RECORDS FOR THIS TASK Start Marker
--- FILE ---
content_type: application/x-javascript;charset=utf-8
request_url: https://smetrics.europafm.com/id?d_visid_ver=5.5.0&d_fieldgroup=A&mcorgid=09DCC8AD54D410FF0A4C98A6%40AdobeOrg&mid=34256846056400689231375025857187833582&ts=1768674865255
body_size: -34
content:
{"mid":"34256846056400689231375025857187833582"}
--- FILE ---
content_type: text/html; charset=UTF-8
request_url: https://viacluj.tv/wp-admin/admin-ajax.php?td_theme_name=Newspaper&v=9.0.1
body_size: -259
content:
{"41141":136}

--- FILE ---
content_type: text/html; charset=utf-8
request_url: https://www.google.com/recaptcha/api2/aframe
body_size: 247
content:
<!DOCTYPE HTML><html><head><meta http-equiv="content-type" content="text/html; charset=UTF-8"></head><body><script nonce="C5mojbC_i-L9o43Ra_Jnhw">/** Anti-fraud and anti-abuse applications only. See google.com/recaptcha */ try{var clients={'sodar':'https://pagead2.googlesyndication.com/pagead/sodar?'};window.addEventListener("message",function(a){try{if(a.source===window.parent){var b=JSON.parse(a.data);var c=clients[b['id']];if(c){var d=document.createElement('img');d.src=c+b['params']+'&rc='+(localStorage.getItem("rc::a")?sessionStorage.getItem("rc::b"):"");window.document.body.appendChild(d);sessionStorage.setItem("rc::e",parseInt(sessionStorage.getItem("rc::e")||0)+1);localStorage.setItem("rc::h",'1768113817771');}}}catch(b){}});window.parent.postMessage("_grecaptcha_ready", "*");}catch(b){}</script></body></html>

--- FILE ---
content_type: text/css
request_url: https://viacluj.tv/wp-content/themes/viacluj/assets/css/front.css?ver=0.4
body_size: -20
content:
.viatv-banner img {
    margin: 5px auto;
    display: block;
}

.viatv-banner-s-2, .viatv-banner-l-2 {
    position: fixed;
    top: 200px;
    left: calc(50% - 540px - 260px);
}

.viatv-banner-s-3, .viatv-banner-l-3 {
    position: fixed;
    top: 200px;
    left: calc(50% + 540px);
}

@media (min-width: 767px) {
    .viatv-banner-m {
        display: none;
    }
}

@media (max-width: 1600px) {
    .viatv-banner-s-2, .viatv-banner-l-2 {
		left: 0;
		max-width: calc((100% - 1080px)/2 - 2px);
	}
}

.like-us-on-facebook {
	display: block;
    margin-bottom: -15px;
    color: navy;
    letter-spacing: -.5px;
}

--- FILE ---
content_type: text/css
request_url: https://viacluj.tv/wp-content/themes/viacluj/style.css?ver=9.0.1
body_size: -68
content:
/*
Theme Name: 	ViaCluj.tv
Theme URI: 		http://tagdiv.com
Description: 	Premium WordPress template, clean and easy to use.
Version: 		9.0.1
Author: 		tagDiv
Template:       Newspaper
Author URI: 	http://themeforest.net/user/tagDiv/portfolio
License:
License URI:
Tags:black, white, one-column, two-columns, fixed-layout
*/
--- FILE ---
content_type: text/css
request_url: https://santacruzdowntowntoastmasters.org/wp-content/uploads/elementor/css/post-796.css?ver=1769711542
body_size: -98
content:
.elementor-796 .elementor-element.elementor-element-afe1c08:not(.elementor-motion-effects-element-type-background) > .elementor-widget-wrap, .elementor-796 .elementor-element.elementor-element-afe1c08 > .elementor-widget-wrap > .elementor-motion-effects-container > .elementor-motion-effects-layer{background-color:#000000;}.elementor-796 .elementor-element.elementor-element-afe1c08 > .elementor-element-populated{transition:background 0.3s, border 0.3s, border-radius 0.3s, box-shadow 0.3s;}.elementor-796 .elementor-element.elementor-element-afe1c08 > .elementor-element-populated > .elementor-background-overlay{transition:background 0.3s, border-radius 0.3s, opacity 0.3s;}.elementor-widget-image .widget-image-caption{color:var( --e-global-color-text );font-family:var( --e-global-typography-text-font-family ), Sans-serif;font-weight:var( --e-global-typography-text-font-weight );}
RECORDS FOR THIS TASK End Marker
DIRECTIONS: From the listing above, copy every line that holds the string "width".

SOLUTION TO THIS PROBLEM:
@media (min-width: 767px) {
@media (max-width: 1600px) {
		max-width: calc((100% - 1080px)/2 - 2px);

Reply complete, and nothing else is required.